(Leestekst)
+-------+
5.4 De TD-richtlijn is gebaseerd op de landelijke richtlijn `Kunst van het Doseren' (hierna: KvhD-richtlijn) opgesteld door N. De KvhD-richtlijn schrijft voor dat bij een INR van hoger dan 1,5 boven het streefgebied de dosering diezelfde dag met de helft dient te worden verlaagd of voor die dag moet worden gestopt. Pas bij een INR tussen de 6.0 en 8.0 schrijft de KvD-richtlijn voor dat acenocoumarol op die zelfde dag moet worden gestopt en dat toediening van vitamine K kan worden overwogen.

5.5 Het onder verantwoordelijkheid van verweerster op 14 september 2015 aan klager gegeven advies om de dosis acenocoumarol tijdelijk te verminderen en een tablet in te nemen, ontmoet bij het College geen bedenkingen. Dit advies is overeenkomstig de TD-richtlijn en past binnen de marges die de KvhD-richtlijn biedt en houdt voldoende rekening met de onderliggende relevante aandoening (gedilateerde cardiomyopathie) en voorgeschiedenis(TIA)van patient. Daarbij komt dat te snelle, drastische veranderingen in de doseringen niet wenselijk zijn wegens een risico op het ontstaan van een zogenaamd `jojo-effect' van de INR-waarden. Klager had in de weken ervoor stabiele INR-waarden en acenocoumarol is een relatief kortwerkend middel dat bij veranderingen in de doseringen eerder tot schommelingen in de INR-waarden leidt dan een langwerkend middel. Een advies gericht op het geleidelijk binnen de streefwaarden brengen van de INR is daarom verdedigbaar. De desastreuze ontwikkeling waarbij klager kort daarna een hersenbloeding kreeg, maakt dit niet anders.
+-------+
(Wat te doen) Schrijf de tekst over het doseringsadvies voor acenocoumarol verder vanaf de laatste zin.

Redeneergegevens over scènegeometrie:
+-------+
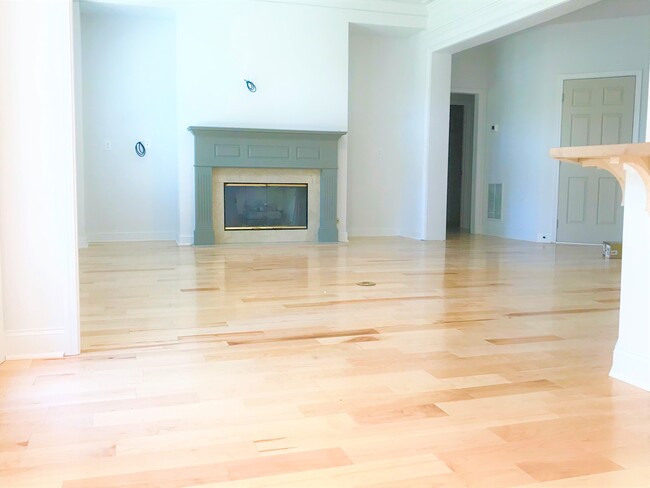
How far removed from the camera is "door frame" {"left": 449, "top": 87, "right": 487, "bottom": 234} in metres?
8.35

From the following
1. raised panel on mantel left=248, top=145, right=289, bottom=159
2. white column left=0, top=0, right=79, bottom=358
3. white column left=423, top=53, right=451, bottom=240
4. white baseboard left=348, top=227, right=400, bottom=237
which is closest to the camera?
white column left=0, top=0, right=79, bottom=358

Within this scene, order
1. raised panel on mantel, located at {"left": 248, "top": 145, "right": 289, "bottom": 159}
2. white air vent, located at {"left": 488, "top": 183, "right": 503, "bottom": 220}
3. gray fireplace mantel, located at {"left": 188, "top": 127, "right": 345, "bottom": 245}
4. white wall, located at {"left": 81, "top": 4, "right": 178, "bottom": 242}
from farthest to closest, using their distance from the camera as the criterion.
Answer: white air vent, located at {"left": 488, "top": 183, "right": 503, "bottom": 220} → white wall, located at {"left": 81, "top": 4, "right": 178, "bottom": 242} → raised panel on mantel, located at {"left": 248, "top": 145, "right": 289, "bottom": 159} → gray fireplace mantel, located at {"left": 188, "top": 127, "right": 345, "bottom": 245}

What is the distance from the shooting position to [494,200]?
+-------+
(Antwoord)
Het voorgaande betekent dat de klacht van klaagster niet slaagt.

5.6 (ii) slechte communicatie

Klaagster heeft voorts geklaagd over de communicatie van H met en over klager in de weken na de bij klager opgetreden hersenbloeding. Verweerster onderkent dat de communicatie beter had gemoeten zodat klaagster niet geconfronteerd zou zijn geweest met pijnlijke vragen over INR-waarden van klager en retournering van zelfmeetapparatuur. Verweerster heeft ter zitting verklaard dat daartoe binnen H inmiddels maatregelen zijn genomen. Verweerster is als medisch leider echter alleen tuchtrechtelijk verantwoordelijk te houden voor haar eigen medisch handelen ten opzichte van klager en niet voor onhandige communicatieve uitingen van anderen. Dit klachtonderdeel kan daarom evenmin slagen.

De conclusie is dat verweerster met betrekking tot de klacht geen verwijt zoals bedoeld in artikel 47 van de Wet op de beroepen in de individuele gezondheidszorg kan worden gemaakt. De klacht zal dan ook als ongegrond worden afgewezen.

6. De beslissing

Het Regionaal Tuchtcollege voor de Gezondheidszorg te Den Haag beslist als volgt:

wijst de klacht af.

Deze beslissing is gegeven door mr. A.E.B. ter Heide, voorzitter, mr. E.B. Schaafsma-van Campen, lid-jurist, dr. G.J. Dogterom, dr. J.P. van der Sluijs, dr. A.M.J.S. Vervest, leden-artsen, bijgestaan door mr. C.G. Versteeg, secretaris en uitgesproken in het openbaar op 14 juni 2016.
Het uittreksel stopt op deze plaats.